Someone calling himself Matthew Hopkins—the name of the 17th-century Witchfinder General—is killing people he deems modern-day witches.
But first he calls DS Grace O’Malley on her mobile phone to warn her of impending trouble, and signs off by saying, "I know where Dominic is!" Dominic Boswell is Grace’s husband, the assistant commissioner of London’s Metropolitan Police, and she finds him handcuffed to a bed about to have sex with a prostitute. Determined to divorce him, Grace leaves Dominic there and gets a call about a woman burned to death on a boat floating down the Thames. By now, BBC reporter Juliette Bouchet has also had a call from Hopkins, who directs her and a cameraman to Westminster Bridge ten minutes before midnight on Halloween. The area is crowded with costumed revelers, including a bunch of Oxford students carrying Count Dracula in a coffin, who all get to see the fiery boat with its human cargo, medium Veronica Crosse, explode as it passes under the bridge.
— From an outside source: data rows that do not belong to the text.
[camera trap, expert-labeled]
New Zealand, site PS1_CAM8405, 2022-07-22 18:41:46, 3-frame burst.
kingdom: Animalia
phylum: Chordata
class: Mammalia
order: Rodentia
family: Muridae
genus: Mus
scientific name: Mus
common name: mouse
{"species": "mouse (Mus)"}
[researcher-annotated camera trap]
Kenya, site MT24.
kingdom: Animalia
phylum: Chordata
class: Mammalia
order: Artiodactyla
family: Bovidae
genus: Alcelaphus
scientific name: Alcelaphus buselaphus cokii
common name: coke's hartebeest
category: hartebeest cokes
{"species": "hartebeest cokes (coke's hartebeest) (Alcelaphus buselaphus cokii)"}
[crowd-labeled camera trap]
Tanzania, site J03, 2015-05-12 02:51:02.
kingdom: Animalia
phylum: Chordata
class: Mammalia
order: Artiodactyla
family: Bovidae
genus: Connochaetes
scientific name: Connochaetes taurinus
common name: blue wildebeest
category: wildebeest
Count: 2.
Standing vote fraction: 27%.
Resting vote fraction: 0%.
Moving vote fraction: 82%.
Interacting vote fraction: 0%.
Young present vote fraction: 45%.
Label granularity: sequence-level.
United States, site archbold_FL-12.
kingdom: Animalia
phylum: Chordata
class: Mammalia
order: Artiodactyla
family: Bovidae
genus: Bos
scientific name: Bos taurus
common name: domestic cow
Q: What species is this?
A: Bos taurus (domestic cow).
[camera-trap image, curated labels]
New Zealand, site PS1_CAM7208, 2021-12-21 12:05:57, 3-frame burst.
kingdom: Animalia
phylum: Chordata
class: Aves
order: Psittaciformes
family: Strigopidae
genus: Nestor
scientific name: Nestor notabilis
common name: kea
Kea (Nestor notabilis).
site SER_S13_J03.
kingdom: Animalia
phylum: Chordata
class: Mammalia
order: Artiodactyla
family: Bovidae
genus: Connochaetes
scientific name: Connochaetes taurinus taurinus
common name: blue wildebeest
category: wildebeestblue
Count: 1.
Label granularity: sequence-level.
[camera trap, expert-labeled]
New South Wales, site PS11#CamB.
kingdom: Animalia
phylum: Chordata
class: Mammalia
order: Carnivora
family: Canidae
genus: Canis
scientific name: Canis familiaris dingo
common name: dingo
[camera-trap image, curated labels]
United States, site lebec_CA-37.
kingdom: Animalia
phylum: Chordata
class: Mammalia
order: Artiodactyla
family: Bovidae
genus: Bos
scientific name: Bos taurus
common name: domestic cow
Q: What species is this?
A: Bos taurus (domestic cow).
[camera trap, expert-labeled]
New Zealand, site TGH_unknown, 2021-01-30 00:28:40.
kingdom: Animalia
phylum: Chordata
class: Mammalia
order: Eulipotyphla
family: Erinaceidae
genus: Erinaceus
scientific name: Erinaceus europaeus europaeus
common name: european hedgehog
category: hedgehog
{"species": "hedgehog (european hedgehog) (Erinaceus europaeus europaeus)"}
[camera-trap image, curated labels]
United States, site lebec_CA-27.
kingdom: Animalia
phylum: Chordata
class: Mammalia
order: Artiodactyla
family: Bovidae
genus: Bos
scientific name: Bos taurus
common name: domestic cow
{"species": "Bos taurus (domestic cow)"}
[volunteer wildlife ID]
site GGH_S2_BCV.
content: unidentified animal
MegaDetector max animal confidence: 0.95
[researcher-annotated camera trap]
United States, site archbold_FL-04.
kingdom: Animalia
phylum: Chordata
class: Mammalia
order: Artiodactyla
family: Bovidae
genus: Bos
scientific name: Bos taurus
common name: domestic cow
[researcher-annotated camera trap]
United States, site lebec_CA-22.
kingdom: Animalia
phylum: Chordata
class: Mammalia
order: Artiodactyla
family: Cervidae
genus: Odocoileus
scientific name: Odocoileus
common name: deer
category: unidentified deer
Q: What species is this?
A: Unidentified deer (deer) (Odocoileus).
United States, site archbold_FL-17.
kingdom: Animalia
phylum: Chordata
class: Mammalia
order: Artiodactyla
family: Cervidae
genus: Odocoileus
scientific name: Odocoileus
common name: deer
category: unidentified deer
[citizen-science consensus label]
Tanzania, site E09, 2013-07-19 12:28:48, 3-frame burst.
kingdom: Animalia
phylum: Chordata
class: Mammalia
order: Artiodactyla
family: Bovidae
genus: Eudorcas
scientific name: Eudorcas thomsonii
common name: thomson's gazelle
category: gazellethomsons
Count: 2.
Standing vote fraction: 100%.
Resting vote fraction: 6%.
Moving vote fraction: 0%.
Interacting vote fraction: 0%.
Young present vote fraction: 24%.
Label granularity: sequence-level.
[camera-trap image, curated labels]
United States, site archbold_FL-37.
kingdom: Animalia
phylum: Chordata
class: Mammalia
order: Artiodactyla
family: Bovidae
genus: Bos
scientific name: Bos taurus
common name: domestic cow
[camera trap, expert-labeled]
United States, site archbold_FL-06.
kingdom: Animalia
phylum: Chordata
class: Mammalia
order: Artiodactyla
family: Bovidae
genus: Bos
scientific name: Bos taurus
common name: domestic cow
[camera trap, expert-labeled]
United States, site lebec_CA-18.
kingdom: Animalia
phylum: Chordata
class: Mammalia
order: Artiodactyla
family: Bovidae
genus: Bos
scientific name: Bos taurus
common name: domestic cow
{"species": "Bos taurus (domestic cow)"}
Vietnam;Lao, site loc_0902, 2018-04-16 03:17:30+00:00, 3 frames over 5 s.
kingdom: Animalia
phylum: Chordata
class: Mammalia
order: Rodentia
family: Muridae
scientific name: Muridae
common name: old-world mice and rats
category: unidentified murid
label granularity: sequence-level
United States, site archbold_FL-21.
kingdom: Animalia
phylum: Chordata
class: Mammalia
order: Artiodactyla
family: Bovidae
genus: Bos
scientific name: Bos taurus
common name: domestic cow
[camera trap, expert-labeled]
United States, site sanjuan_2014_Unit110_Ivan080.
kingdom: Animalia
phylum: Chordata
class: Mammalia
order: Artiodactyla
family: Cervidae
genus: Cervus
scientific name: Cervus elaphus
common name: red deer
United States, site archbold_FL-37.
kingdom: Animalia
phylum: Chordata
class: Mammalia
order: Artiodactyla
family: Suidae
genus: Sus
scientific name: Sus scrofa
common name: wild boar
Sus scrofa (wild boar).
A police team explores all aspects of the well-planned crime, which required technical expertise and several people, one of whom may have had inside knowledge. The pressure to solve the mystery is intense even before medium Abigail King is killed in another show by the Witchfinder, and a simple but devout preacher who believes in witches becomes part of the picture. When a fork is found in Crosse’s mouth with the prime minister’s fingerprint, all hell breaks loose. Investigations reveal even more high-up involvement, but Grace refuses to back down from a complex, dangerous investigation made more difficult by hints and threats from the Witchfinder.
Enriched by historical data, this spellbinding police procedural has a vicious sting in its tail.